During the press conference last Monday to announce the firings of coach Pat Shurmur and general manager Tom Heckert, Haslam tried to calm the storm that was about to hit shore concerning the search to find replacements for Shurmur and Heckert.
"There will be a million rumors out there," Haslam said. "You all have done this before, about this person and that person. Much like when we spoke on August 3, we're not going to comment on any people, specifically for either of the two searches. There are only two people who know who the candidates are, and you're looking at both of them."
It took less than 24 hours before speculation began running rampant, with the biggest rumor being that Oregon coach Chip Kelly tops the wish list. CEO Joe Banner, according to multiple reports, is in Arizona for today's Fiesta Bowl between Oregon and Kansas State, with the intention of getting to Kelly before the Philadelphia Eagles can state their case.
There could be a problem in that plan, and it has to do with Kelly's possible lack of willingness to leave the Ducks. It's assumed that the Oregon football program will receive NCAA sanctions for reported recruiting violations and that Kelly will skip town for the NFL. However, Kelly was pursued by teams last year and resisted the temptation.
There's no certainty that he will make the jump this year, no matter how insistent people like Banner will be in their pursuits.
If Haslam could have his way, Alabama coach Nick Saban would be named the coach shortly after Monday's national championship game against Notre Dame. Haslam has watched Saban with keen interest on the SEC level as a major financial contributor to the University of Tennessee.
Haslam would kill two birds with one stone by reeling in Saban. Not only would he get his man to coach the Browns, but he would weaken one of Tennessee's many rivals.
Saban failed in a two-year stint with the Miami Dolphins, who went a combined 15-17 in the 2005-06 seasons. He then angered Dolphins fans by saying he wasn't leaving, only to accept the Alabama job in 2007.
It's thought that Saban became discontented with the Dolphins after he was overruled by team physicians in trying to sign quarterback Drew Brees in the 2006 free-agency period. At the time there were questions about the strength of Brees' injured throwing shoulder. The Dolphins pursued Daunte Culpepper instead, while the New Orleans Saints gambled successfully on Brees.
The Browns won't offer Saban a quarterback anywhere close to Brees' talent level, which has to concern any potential coach. Saban has it too good at Alabama to accept a NFL job that will require a certain degree of rebuilding.
Saban might also be a difficult fit into the culture of NFL media. He doesn't have to worry about an inquisitive, nerve-pinching press in Alabama. The toughest question he gets from the "Tuscaloosa News" might concern the Crimson Tide's travel plans for the week.

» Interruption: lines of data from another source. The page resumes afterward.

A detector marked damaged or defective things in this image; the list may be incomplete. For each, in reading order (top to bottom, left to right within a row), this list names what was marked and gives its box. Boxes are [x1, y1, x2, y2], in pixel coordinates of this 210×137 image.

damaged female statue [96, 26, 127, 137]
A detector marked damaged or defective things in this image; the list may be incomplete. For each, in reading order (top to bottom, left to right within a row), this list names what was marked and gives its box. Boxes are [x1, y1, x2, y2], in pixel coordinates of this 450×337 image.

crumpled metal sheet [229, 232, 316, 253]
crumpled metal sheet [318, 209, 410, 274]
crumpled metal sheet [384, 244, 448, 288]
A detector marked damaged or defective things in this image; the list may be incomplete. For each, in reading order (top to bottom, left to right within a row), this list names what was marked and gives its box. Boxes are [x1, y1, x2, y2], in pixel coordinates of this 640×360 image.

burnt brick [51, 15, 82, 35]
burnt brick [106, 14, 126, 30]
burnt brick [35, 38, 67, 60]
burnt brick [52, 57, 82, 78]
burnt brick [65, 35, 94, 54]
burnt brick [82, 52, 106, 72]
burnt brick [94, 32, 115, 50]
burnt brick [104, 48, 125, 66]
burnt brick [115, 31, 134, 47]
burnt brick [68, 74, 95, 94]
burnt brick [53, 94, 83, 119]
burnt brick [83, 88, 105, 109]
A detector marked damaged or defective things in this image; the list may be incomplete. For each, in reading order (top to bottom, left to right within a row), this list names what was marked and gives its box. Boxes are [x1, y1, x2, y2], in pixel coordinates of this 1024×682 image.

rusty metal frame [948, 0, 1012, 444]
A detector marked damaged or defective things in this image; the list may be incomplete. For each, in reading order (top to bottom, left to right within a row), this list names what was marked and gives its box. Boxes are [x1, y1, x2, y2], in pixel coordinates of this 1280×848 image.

That won't be the case in Cleveland, where the media have grown accustomed to dealing with coaches that are on "firing alert." It kicked in with Shurmur when news broke about the sale of the franchise to Haslam at the opening of training camp.
Saban doesn't do well with rumors and innuendos, and he certainly wouldn't feel comfortable on the proverbial hot seat.
The problem with Kelly is that he runs a base option offense. The last time anyone checked, there's no quarterback on the Browns' roster that can run an option attack. The only candidate is Josh Johnson, who was signed in a pinch last week when Brandon Weeden and Colt McCoy were out with shoulder injuries.
If Kelly has an interest in coaching the Browns, he might ask for an option-style quarterback. Can you say "Michael Vick?"
As we go through the first week of the coaching search, it looks like Kelly is the choice, assuming Saban doesn't have a change of heart. There's been no talk about Indianapolis Colts offensive coordinator Bruce Arians, which would be a mistake. He worked well in Pittsburgh with Steelers quarterback Ben Roethlisberger, and his performance as an interim coach in place of Chuck Pagano in Indianapolis is well-documented.
The only sure thing at this time is that more rumors will surface on a daily basis.